Ciné-Concert Métropolis : une musique futuriste pour un film du même genre !

La dernière fois que je suis allée voir un spectacle proposé par l’ONPL, il y avait eu un concerto pour clarinette assez abstrait qui ne m’avait guère parlé. Je m’étais fait la réflexion qu’un support vidéo ou une projection de film muet pourrait être un cadre intéressant pour donner un sens à un style de musique si particulier. Ainsi, quand j’ai vu l’annonce d’un ciné-concert avec une projection du film Métropolis, j’ai sauté sur l’occasion ! Voilà une belle opportunité de me faire un point de vue sur ce genre de performance...

Le film muet "Métropolis" a été réalisé par Fritz Lang en 1927. C’est un des premiers longs-métrages de science-fiction et il reste une référence incontournable du genre. Certains réalisateurs ou auteurs s’en sont certainement inspirés pour des aspects de leurs oeuvres, auxquelles on ne peut s’empêcher de penser en le regardant. Je donnerai comme exemple les films "le cinquième élément", "Blade Runner" ou encore le manga "Gunm".

Le film ayant subi les ravages du temps, il est aujourd’hui impossible de le voir dans son intégralité. Cependant, des bobines ont été retrouvées il y a quelques années et une nouvelle version restaurée a pu être offerte à nos yeux ce soir. Quel honneur de pouvoir découvrir des images oubliées depuis près d’un siècle !

Métropolis aborde la révolution industrielle, le monde ouvrier et surtout la lutte des classes sociales. L’intervention d’un savant déjanté et de sa " femme robot" appuie bien le caractère S.F du film, et les visions de la mégalopole futuriste sont édifiantes.

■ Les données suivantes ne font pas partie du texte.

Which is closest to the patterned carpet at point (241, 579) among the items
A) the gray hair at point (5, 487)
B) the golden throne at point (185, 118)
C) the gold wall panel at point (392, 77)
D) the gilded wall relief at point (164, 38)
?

L’orchestre était composé de 16 instrumentistes et d’un dispositif électronique. La direction était gérée par Martin Matalon, qui est aussi le compositeur. Le style exprimé était plutôt abstrait et contemporain, du moins c’est ainsi que je le caractérise.

Quoique je n’adhère pas à ce genre, certains aspects m’ont beaucoup plu. Je pense aux sons et rythmes lors des scènes dans les bas-fonds de la cité ouvrière, qui mettaient vraiment en relief la cadence infernale des poulies, courroies, des gestes automatisés des travailleurs, le tout s’alliant dans un mouvement presque chorégraphique. Tout était parfaitement calé avec la mise en scène de Fritz Lang.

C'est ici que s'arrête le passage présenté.